Please transcribe the data below exactly. Leave the pictures out.

========

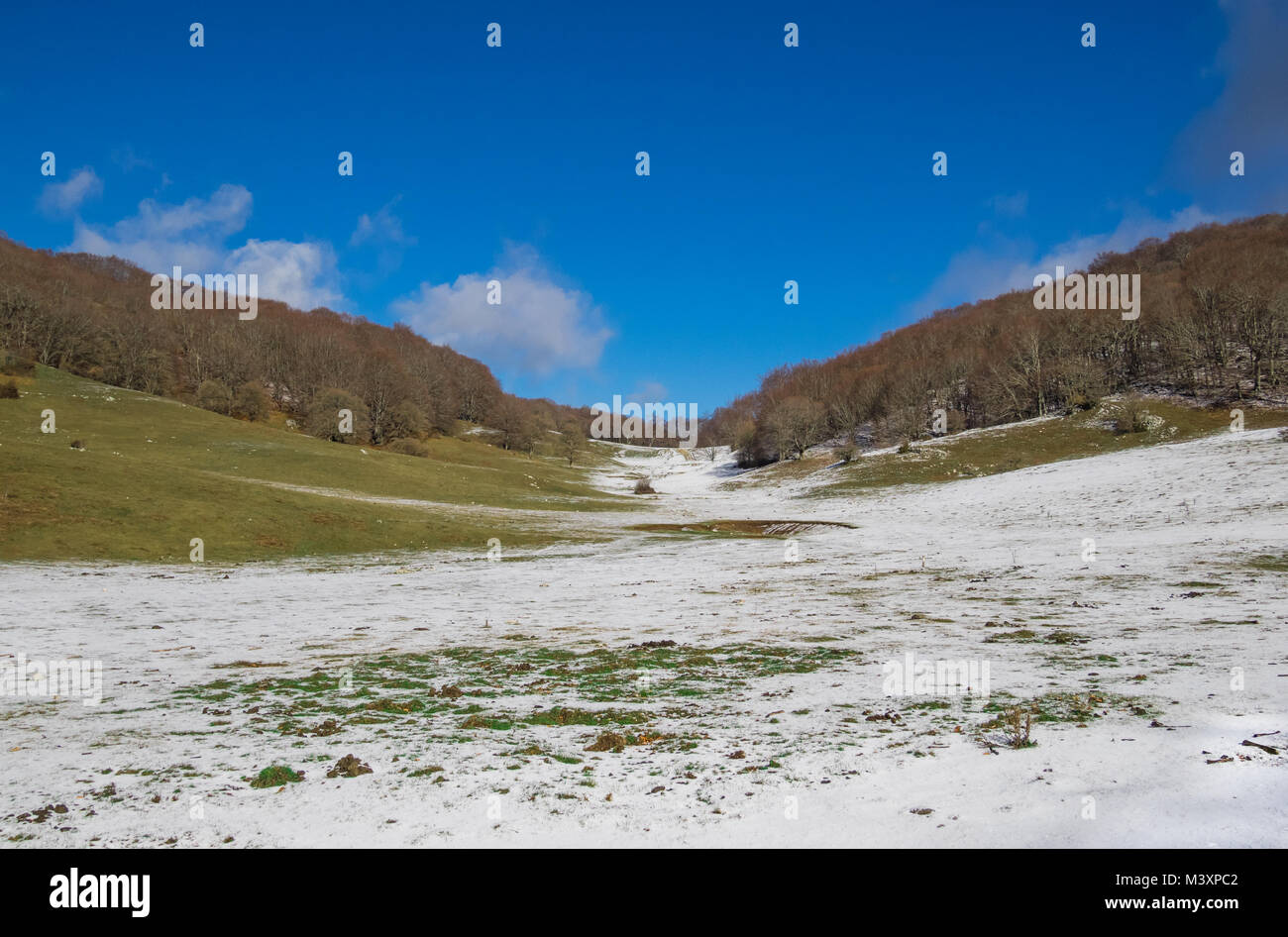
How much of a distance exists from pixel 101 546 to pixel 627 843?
33.8 metres

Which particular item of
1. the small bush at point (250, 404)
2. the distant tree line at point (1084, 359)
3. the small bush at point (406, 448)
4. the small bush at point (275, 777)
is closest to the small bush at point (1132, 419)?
the distant tree line at point (1084, 359)

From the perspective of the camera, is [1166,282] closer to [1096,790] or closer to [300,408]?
[1096,790]

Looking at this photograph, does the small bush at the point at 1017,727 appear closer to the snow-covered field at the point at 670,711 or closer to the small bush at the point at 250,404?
the snow-covered field at the point at 670,711

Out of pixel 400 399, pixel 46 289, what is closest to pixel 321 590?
pixel 400 399

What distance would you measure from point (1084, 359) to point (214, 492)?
10198 centimetres

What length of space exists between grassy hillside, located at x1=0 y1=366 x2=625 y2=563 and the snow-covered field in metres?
8.20

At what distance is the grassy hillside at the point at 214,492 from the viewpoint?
29984 millimetres

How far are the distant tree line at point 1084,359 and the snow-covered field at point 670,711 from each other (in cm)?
7378

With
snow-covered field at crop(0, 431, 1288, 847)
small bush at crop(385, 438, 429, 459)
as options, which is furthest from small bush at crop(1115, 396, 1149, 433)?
small bush at crop(385, 438, 429, 459)

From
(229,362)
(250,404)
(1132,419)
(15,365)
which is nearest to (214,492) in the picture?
(15,365)

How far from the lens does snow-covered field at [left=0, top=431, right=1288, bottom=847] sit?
5258 millimetres

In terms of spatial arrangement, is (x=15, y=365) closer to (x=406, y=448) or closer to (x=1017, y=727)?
(x=406, y=448)

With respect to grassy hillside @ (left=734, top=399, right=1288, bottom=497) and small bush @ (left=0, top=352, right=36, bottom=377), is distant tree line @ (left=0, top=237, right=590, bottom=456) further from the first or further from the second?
grassy hillside @ (left=734, top=399, right=1288, bottom=497)
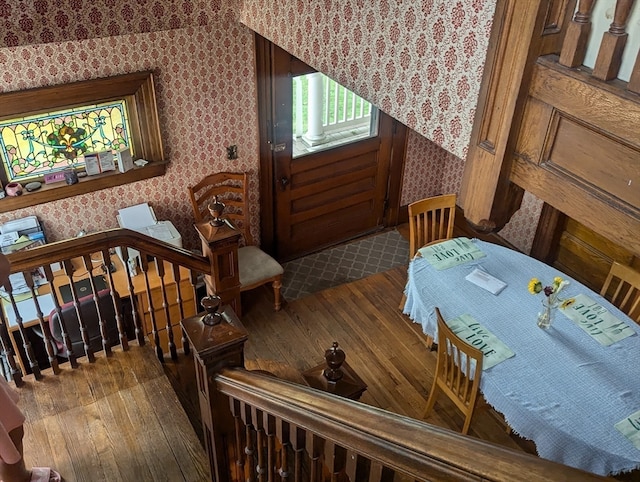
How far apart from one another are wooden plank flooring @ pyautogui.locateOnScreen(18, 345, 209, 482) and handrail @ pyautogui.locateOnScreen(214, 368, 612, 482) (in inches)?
44.0

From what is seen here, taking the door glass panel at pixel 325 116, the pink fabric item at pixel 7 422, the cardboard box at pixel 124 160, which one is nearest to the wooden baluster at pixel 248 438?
the pink fabric item at pixel 7 422

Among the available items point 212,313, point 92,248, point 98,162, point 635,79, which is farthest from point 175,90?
point 635,79

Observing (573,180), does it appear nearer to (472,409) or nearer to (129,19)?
(472,409)

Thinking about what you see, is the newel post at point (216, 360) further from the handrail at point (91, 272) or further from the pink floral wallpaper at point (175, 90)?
the pink floral wallpaper at point (175, 90)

========

◆ **Exercise output**
How much of a distance exists from pixel 101 546 to pixel 627 843?
33.8 metres

Which particular item of
1. the small bush at point (250, 404)
2. the distant tree line at point (1084, 359)
3. the small bush at point (406, 448)
4. the small bush at point (275, 777)
is closest to the small bush at point (1132, 419)?
the distant tree line at point (1084, 359)

From the perspective of the camera, is [1166,282] closer to [1096,790] or closer to [300,408]?
[1096,790]

Looking at this photograph, does the small bush at the point at 1017,727 appear closer to the snow-covered field at the point at 670,711 or closer to the small bush at the point at 250,404?
the snow-covered field at the point at 670,711

Out of pixel 400 399, pixel 46 289, what is closest to pixel 321 590?
pixel 400 399

What distance would you measure from point (1084, 359) to point (214, 492)?
10198 centimetres

What length of space exists between grassy hillside, located at x1=0 y1=366 x2=625 y2=563 and the snow-covered field in metres?
8.20

At what distance is the grassy hillside at the point at 214,492 from the viewpoint?
29984 millimetres

How far are the distant tree line at point 1084,359 and the snow-covered field at point 670,711 from each other (in cm)?
7378

With
snow-covered field at crop(0, 431, 1288, 847)
small bush at crop(385, 438, 429, 459)
as options, which is furthest from small bush at crop(1115, 396, 1149, 433)?
small bush at crop(385, 438, 429, 459)

From
(229,362)
(250,404)
(1132,419)
(15,365)
which is nearest to (214,492) in the picture?
(15,365)

How far from the lens does snow-covered field at [left=0, top=431, right=1288, bottom=847] sit?
5258 millimetres

In terms of spatial arrangement, is (x=15, y=365) closer to (x=406, y=448) or closer to (x=1017, y=727)?
(x=406, y=448)

With respect to grassy hillside @ (left=734, top=399, right=1288, bottom=497) and small bush @ (left=0, top=352, right=36, bottom=377), is distant tree line @ (left=0, top=237, right=590, bottom=456) further from the first or further from the second?
grassy hillside @ (left=734, top=399, right=1288, bottom=497)
How far apart from one another are wooden plank flooring @ pyautogui.locateOnScreen(18, 345, 209, 482) and handrail @ pyautogui.locateOnScreen(214, 368, 612, 482) (in inches)?
44.0

From what is seen here, taking the door glass panel at pixel 325 116, the pink fabric item at pixel 7 422, the cardboard box at pixel 124 160, which one is nearest to the wooden baluster at pixel 248 438?
the pink fabric item at pixel 7 422

Among the available items point 212,313, point 92,248, point 98,162, point 635,79, which is farthest from point 175,90?
point 635,79

Observing (573,180), does it appear nearer to (472,409) or nearer to (129,19)?
(472,409)

Thinking about what you see, is the newel post at point (216, 360) further from the handrail at point (91, 272) or further from the pink floral wallpaper at point (175, 90)?
the pink floral wallpaper at point (175, 90)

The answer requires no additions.